Monethalia’s aim is to make FIRE accessible to everyone and this includes dispelling the myths about the need for millions of pounds (or dollars). My FIRE number (amount needed to be financially independent) is £350,000 and below you can find out your number.
To ensure Monethalia stays free of charge, this post contains affiliate links.
What is financial independence early retirement (FIRE)?
Being financially independent means that you possess a sufficient amount of money to never work again in your life. Thus, you are not dependent on making money. Instead, you can quit your job and retire early.
How to calculate your FIRE number
The 4% rule
The most popular way to calculate the amount of money needed to achieve FIRE (your FIRE number) is the 4% rule. It is based on the results of the Trinity Study which concluded that it is safe to withdraw 4% per year from an investment portfolio without ever depleting it.
However, there are a number of limitations to this:
- The withdrawal rate is based on historical data
- The study only observed a limited time frame of 30 years
- Even the study authors conclude that a more cautious approach is warranted
- Your life, your circumstances and your future are unique
Limitations do not mean the 4% rule is useless. It does mean that you have to be attentive and should not blindly follow guides.
More flexible withdrawal rules
Monevator recently published a brilliant article on choosing safe withdrawal rates. In summary, the article advocates that your withdrawal rate should depend on a number of variables:
- How long your portfolio needs to last
- What you are invested in
- Success rate or risk tolerance
Based on this, most of us should end up with a long-term withdrawal rate of somewhere between 3% and 4%.
Calculate your fire number
Once you know your safe withdrawal rate, you can calculate how much money you need. The easiest approach is to base this on your annual expenses. Annual expenses are defined as your total annual spending.
- Multiply monthly expenses by 12 to obtain annual expenses
- Divide annual expenses by your safe withdrawal rate (0.03 for 3% or 0.04 for 4%)
- The result is your FIRE number
This is a simplified calculation that assumes your annual expenses will stay the same, no matter what happens. To account for differences, simply use your future expected annual expenses instead of your current expenses.
If you are not interested in reaching FIRE, you can work out the amount of savings you should have at your age and use this as your target.
FIRE calculators are there to help with calculating your FIRE number. These will give you a more individualised number.
There are several different calculators available:
Networthify is a very simple calculator.
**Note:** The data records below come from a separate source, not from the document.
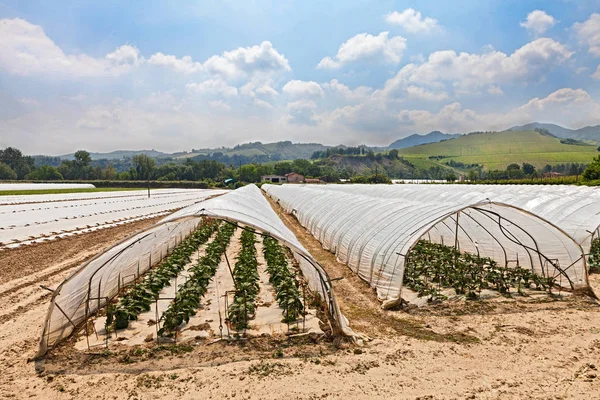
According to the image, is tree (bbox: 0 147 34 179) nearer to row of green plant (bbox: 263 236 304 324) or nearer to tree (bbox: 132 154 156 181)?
tree (bbox: 132 154 156 181)

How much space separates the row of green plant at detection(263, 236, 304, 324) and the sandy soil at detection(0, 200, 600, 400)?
810mm

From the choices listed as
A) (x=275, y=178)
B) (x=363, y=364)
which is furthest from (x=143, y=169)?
(x=363, y=364)

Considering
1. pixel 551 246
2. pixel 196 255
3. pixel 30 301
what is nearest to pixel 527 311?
pixel 551 246

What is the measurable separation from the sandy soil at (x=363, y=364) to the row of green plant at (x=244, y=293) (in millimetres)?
741

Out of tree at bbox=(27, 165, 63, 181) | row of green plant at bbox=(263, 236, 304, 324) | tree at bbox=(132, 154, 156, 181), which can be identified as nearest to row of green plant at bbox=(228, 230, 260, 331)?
row of green plant at bbox=(263, 236, 304, 324)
It is ideal for beginners and those who quickly want to check their progress. You can adjust your safe withdrawal rate under “more options”. However, its biggest drawback is that you cannot distinguish between current and future expenses.
This effectively renders the calculator useless for those who aim to drastically change their lifestyle after reaching financial independence.
Playing with FIRE
Playing with FIRE is a calculator similar to Networthify. The key difference is that it accounts for asset allocation. Whereas you have to manually calculate your average interest for the Networthify calculator, Playing with FIRE does the job for you.
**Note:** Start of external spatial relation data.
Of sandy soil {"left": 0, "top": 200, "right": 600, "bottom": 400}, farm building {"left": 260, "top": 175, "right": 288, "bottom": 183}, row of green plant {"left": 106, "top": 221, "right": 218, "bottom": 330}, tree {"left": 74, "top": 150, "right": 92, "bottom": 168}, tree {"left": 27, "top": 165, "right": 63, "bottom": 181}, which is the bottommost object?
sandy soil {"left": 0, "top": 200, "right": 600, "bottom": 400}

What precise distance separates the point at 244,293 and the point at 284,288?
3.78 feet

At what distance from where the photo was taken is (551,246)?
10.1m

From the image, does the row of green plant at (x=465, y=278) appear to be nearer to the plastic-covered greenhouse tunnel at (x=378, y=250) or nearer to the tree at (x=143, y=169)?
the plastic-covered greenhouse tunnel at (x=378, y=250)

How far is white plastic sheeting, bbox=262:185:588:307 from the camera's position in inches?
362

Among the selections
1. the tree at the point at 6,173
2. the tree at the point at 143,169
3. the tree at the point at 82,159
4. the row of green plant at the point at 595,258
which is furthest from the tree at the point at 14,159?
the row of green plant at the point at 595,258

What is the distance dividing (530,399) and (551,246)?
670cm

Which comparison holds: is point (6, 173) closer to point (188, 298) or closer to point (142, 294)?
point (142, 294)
On the downside, it is less useful if you want to use a safe withdrawal rate other than 4%.
The Millennial Money FIRE calculator uses dollars as currency. You can just ignore the currency symbol as the underlying calculation remains the same regardless of your currency.
This calculator has the advantage that it takes into account any side income you may make post-FIRE. This is important if you have passive income sources like a blog or rental property. You can also enter set future expenses, for example, if you want to pay for your children’s university education.
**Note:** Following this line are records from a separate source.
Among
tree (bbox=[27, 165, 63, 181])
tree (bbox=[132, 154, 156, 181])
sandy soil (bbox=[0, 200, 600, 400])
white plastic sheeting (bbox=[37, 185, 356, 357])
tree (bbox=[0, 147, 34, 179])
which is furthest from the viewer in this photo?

Other than that it is fairly limited, although it is fun to play with the sliders.
FIRE Age is probably the most versatile FIRE calculator. It does not care about your current expenses. Rather, it is based on future expenses and current savings. This avoids problems with differences between current and future expenses.
As the calculator is simple, it does not account for everything but it is still a useful tool.
The When Can I retire? calculator from Engaging Data looks daunting at first. However, if you progress through the rows from left to right, it is actually much simpler than it appears.
This calculator accounts for asset allocation and you can distinguish between stocks and bonds. Plus, it also allows you to distinguish between current and future annual expenses.
How to calculate your fire number summary
There are multiple ways to calculate your FIRE number. The traditional 4% rule, long seen as the gold standard, becomes increasingly replaced with other, more flexible methods.
To ensure you are on the right path, you can use one (or more) of multiple FIRE calculators. FIRE calculators have their limitations but are useful tools to gauge your progress and estimate your FIRE number.